= Giovanni Pietro Luigi Cacherano d'Osasco =

Italian general

Giovanni Pietro Luigi Cacherano d'Osasco (Note: In some French, English and German sources he is called Louis Cacherano d'Osasco (Société d'etudes du Var 1938; Schom 1992; and Pinell 1856)) of Cantarana (Asti, November 1740 - Turin, 7 June 1831) was an Italian general.

==Biography==
Cacherano was born in November 1740, to Carlo Giambattista Cacherano Malabaila, count of Cantarana, and Anna Teresa Roero of Cortanze. (Note: sources differ as to the place he was born either in Asti or Turin.(Massabò 1973).)

On 3 November 1753 Cacherano became a page of honour to the Grand Master of the Order of Knights of the Hospital of Saint John of Jerusalem (Knights Hospitaller). In 1755 he attended the Royal Academy of Turin leaving in 1757, to join the La Marina Regiment as a Chaplin. In 1781 at his expense commissioned and commanded an armed galley for the Knights Hospitaller residing in Malta which was headquarters of the Knights Hospitaller.

At the end of his time in Malta Cacherano returned to Piedmont, where he received the commendam of San Leonardo di Chieri as a reward. Later he was given that of San Giovanni in Persiceto a position he changed for a similar but better position in Bergamo. He obtained the more senior position of receiver of the Order of Malta in the Grand Priory of Lombardy, ceding it to his brother Felice in 1791.

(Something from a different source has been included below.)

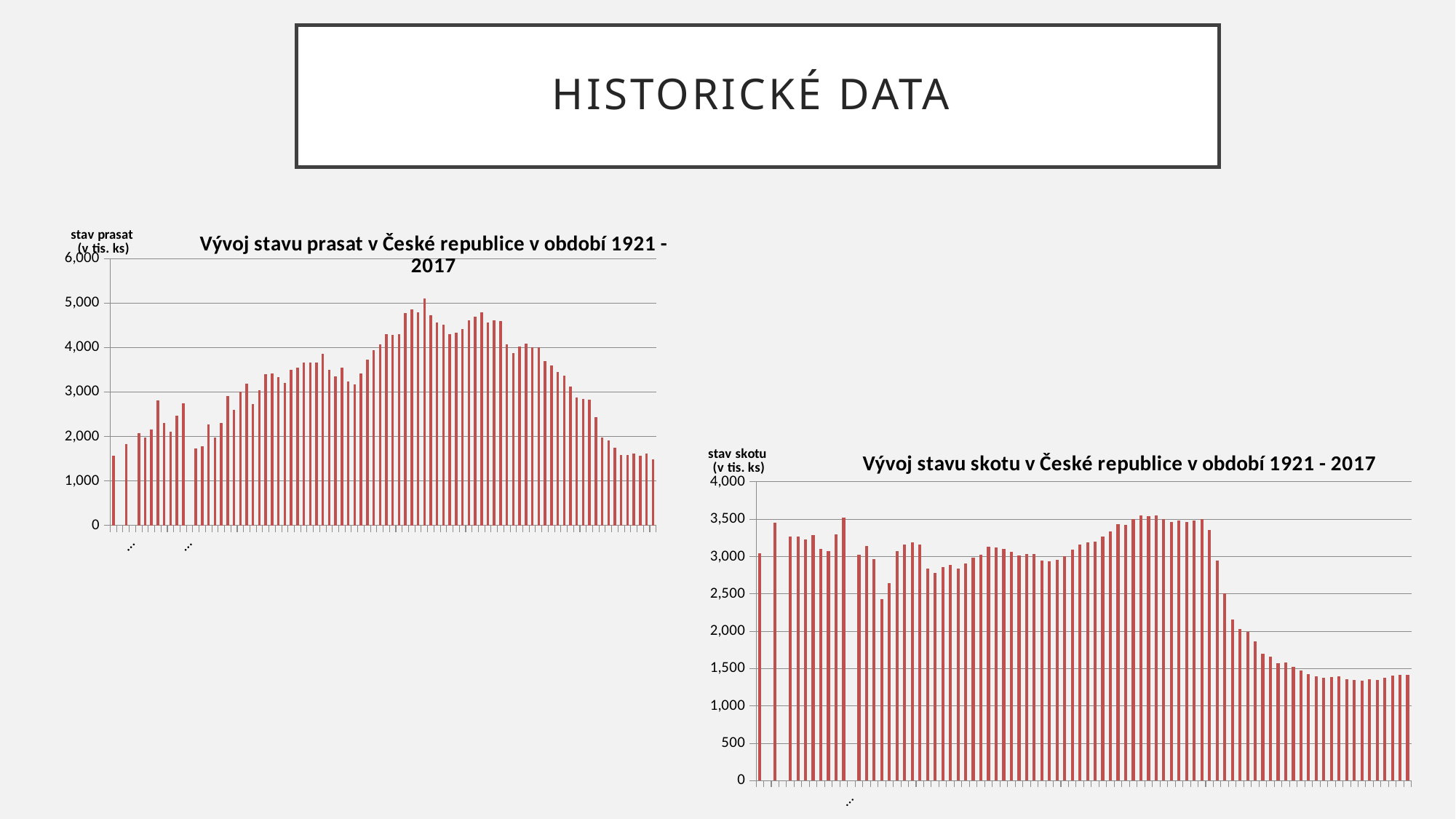
What kind of chart is the chart titled "Vývoj stavu skotu v České republice v období 1921 - 2017"? bar chart In the chart on the right (stav skotu), is the highest bar greater or less than 4,000? less In the chart on the right (stav skotu), do the values in the final part of the period rise or fall compared with the middle of the period? fall What is the highest tick value shown on the vertical axis of the chart on the right (stav skotu)? 4,000 In the chart on the left (stav prasat), is the highest bar greater or less than 4,000? greater What kind of chart is the chart titled "Vývoj stavu prasat v České republice v období 1921 - 2017"? bar chart In the chart on the left (stav prasat), is the value of the last bar greater or less than 2,000? less In the chart on the left (stav prasat), is the first bar or the highest bar larger? the highest bar What is the label of the vertical axis of the chart on the left? stav prasat (v tis. ks)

While earning an ecclesiastical living, Cacherano did not neglect his military career in the Sardinian army. On 20 June 1786 he was commissioned as an infantry lieutenant, and prompted to infantry adjutant general on 28 August 1788. Four years later on 16 March 1792 he obtained the rank of colonel and about a month later (28 April) he was given command of the provincial regiment of Vercelli.

Cacherano had meanwhile continued his military career in the Sardinian army: infantry lieutenant on June 20, 1786, then infantry adjutant general (August 28, 1788), he obtained the rank of colonel on March 16, 1792, and on April 28 of the same year he was assigned to the provincial regiment of Vercelli.

In the Alps campaign of the War of the First Coalition, his regiment performed badly while defending the Linières pass. At the subsequent court martial, which he requested to review his regiment's failure to defend a hill, he was blamed for poor leadership and was suspended from command for three months. Insulted by the verdict, he resigned in February 1794.

Between 1796 and 1799 the war went badly for Sardinia leading to the annexation of Piedmont to France. However, when the Austro-Russian army entered Turin on 26 May 1799 and restored Charles Emmanuel IV of Sardinia to the throne. Cacherano sat on the supreme government council, chaired by the marquis Thaon de Sant 'Andrea, and on 30 November 1799 he was appointed to the rank of major general of the infantry. However the Restoration was only a brief interlude and during the more stable annexation of Piedmont that followed the Battle of Marengo (1800), he lost his ecclesiastical livings, his order of Malta was confiscated, and he held no public office.

In 1814 with the fall of Napoleon the Crown of Savoy was restored and with the restoration Cacherano star rose again. He was sent to Nice as commander general of the region and the city. In 1815 he faced the possibility that he might have to defend Nice against Napoleon Bonaparte who landed at Golfe-Juan at the start of the War of the Seventh Coalition. However Napoleon chose a different route to Paris.

During the Hundred Days Cacherano use the few available forces loyal to him and persuaded the Bonapartists that the population of Nice supported the French Crown and that he was receiving reinforcements with the aid of the British Royal Navy. After the second abdication of Napoleon he accepted the surrender of Marshal Guillaume Brune, commander of the French Armée du Var on 9 July 1815. However unknown to Cacherano this action caused diplomatic problems for the Sardinian government and he was forced to rescind the armistice he had negotiated and return to Turin leaving his command in the hands of Count Ghitini.

This diplomatic incident did not affect his career and on 31 July 1815 he was appointed to the rank of general and on 11 February 1816 he became governor of the Nice division, a position he held until 23 September 1820 when he retired with a new title di grande di Corona (the Great Crown). He lived for a decade more in retirement dying in Turin on 7 June 1831.